By afternoon the dark skies have cleared, the sun is strong, and I decide to hike the hill that leads out of town along the path towards Monterosso al Mare. The Cinque Terre is a special landscape unique in the world, with a rich history in the region of Liguria, and declared a World Heritage Site in 1997 by UNESCO. In 1999 the National Park of the Cinque Terre and its Protected Marine Area (enlarged in 2004) were instituted, bonding the five towns of the area. Today tourists come to experience sustainable tourism, hiking the wine trails above the towns and staying to experience the rich cultures and gastronomy of Vernazza, Monterosso, Corniglia, Manarola, and Riomaggiore.
            Ferries and trains transport tourists and locals from town to town. Spend some time here, and get on Cinque Terre time.

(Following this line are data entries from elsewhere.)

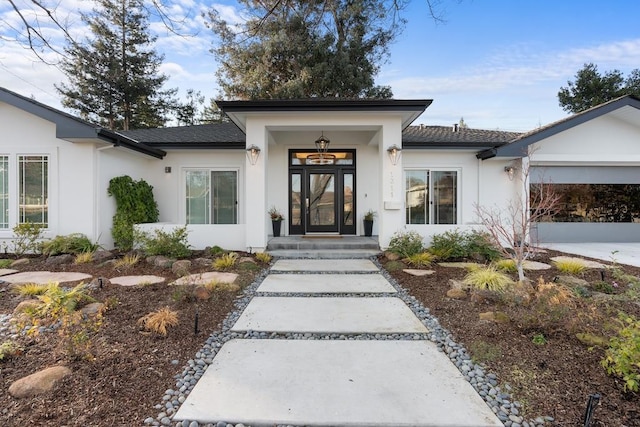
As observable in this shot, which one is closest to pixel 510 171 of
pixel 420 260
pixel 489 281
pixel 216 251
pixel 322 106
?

It's been discovered, but if you stay awhile, you can make your own discoveries - get to know the people, the birds, stones, cloud formations...which focaccia you like the best, which prosecco. Gianni, Michela, Alessandro ... and the experiences that make the Cinque Terre come alive for you.

- - -  


            In the morning birds own the cliff. People gather on the terrace for breakfast and forget for awhile their cares of the day, lost in watching gulls soar and sweep, listening to waves crashing below, caught up in the magic of sea and sky and a horizon in deep contrast as far as the eyes travel.
            Last night, as fate would have it, I head up the main street to the Blue Marlin Bistro. I have skyped Emily to meet there, hoping she has wifi somewhere and gets my messages. As I arrive, before finding a table, I look up towards the train station...and see Kate lugging her suitcase down the stairs. We greet then find their place, up another back alleyway, and head out for a bite. I end up with a bad excuse for a caprèse salad, but am happy to be with friends, sharing travel English.

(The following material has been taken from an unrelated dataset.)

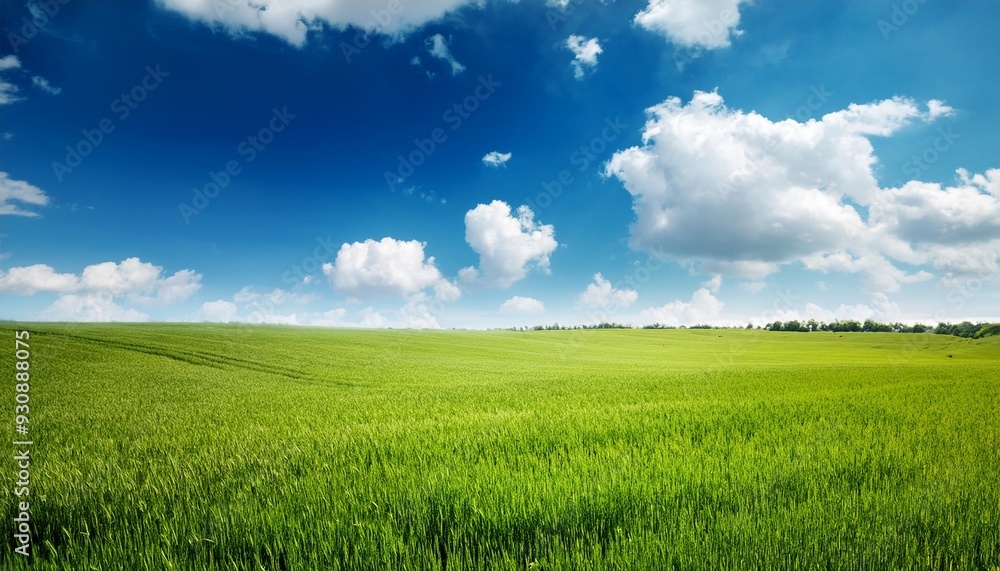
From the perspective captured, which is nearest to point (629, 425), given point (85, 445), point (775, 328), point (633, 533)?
point (633, 533)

            Later, we're back at the Blue Marlin after finishing the bottle of wine on my terrace, for the France - Equador game with the two daughters from Georgia. During six weeks in France I met two North Americans. Here only one day along the Cinque Terre and they're everywhere! I begin to miss France.

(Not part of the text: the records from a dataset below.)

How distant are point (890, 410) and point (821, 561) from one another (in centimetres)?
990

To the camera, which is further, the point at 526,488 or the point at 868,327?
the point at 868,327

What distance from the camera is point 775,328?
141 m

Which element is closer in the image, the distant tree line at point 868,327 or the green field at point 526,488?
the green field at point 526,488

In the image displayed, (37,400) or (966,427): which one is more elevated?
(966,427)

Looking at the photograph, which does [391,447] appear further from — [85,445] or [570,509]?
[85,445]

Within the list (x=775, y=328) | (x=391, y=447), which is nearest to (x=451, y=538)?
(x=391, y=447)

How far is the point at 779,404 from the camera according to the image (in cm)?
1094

            We girls need a beach day, so we head to Monterosso by train. It's late, the second never arrives, and we wait for over an hour then smash into an over-crowded train...for a 3-minute trip. It's worth the wait :-) We settle into beach chairs and order a walnut-stuffed pasta and beer. The sun plays peek-a-boo for an hour or two as beach vendors target us. We get used to saying "no, grazie, ciao." When the sun finally blasts, we swim and sun...and have another beer. At dusk we'll walk into the historic town for appel spritzers and dinner before taking the train home to Vernazza.